Dataset extract:

»»

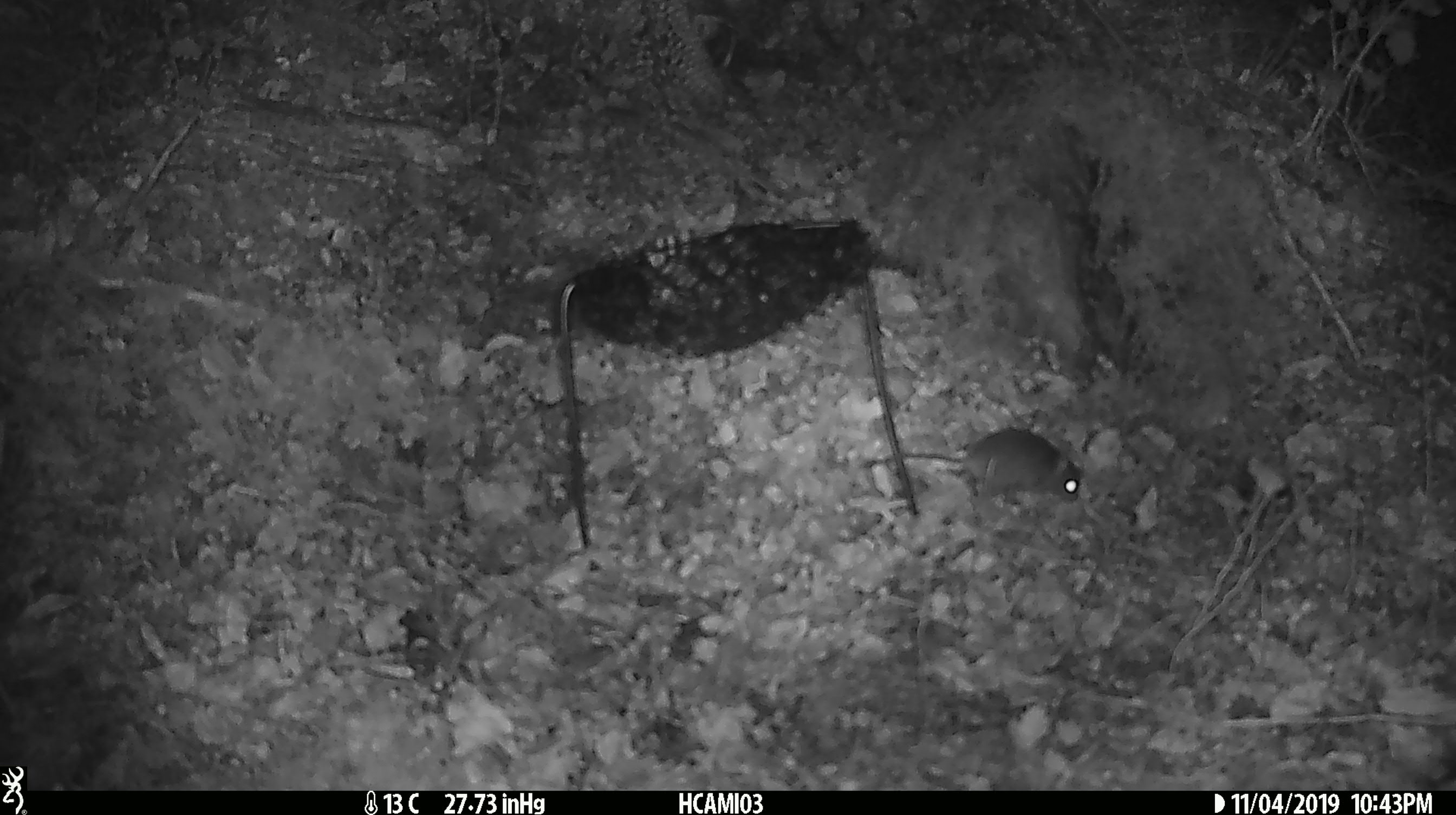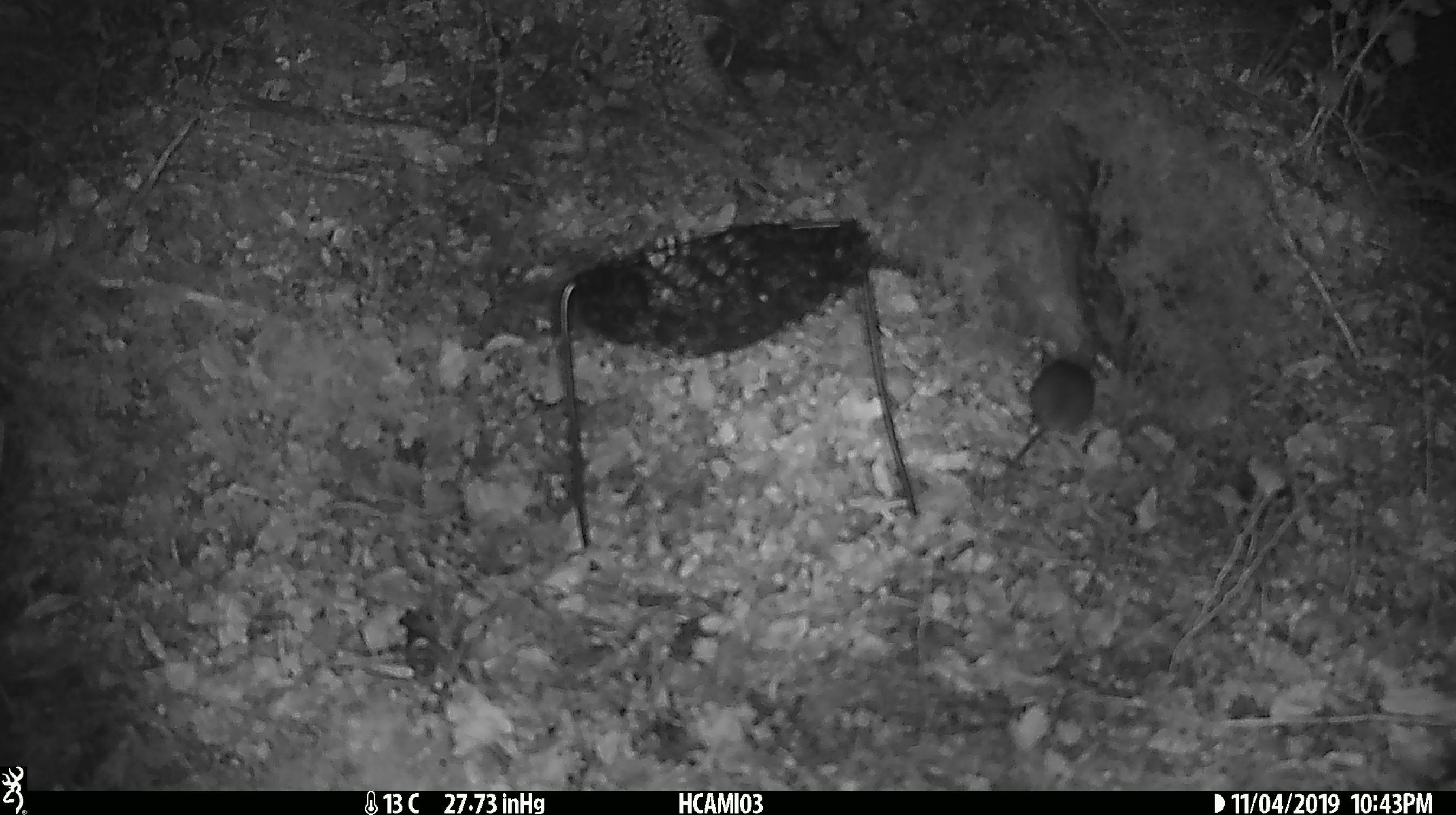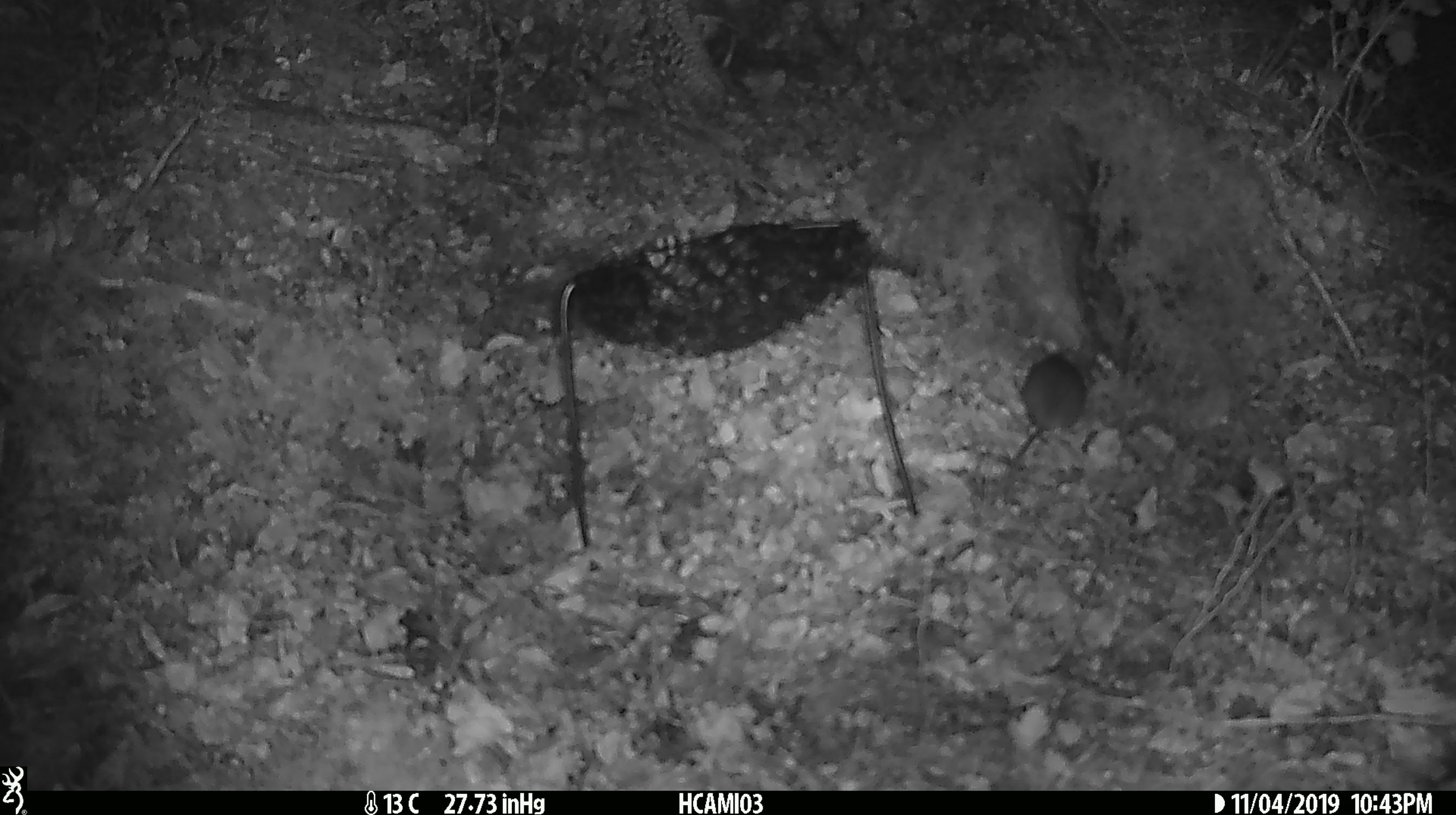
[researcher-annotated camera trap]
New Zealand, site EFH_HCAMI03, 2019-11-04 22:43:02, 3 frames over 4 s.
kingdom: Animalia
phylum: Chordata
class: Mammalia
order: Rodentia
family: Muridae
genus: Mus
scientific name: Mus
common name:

««

Your goal: Write the lines above out again exactly, without any of their pictures.

Solution for this task:
[researcher-annotated camera trap]
New Zealand, site EFH_HCAMI03, 2019-11-04 22:43:02, 3 frames over 4 s.
kingdom: Animalia
phylum: Chordata
class: Mammalia
order: Rodentia
family: Muridae
genus: Mus
scientific name: Mus
common name:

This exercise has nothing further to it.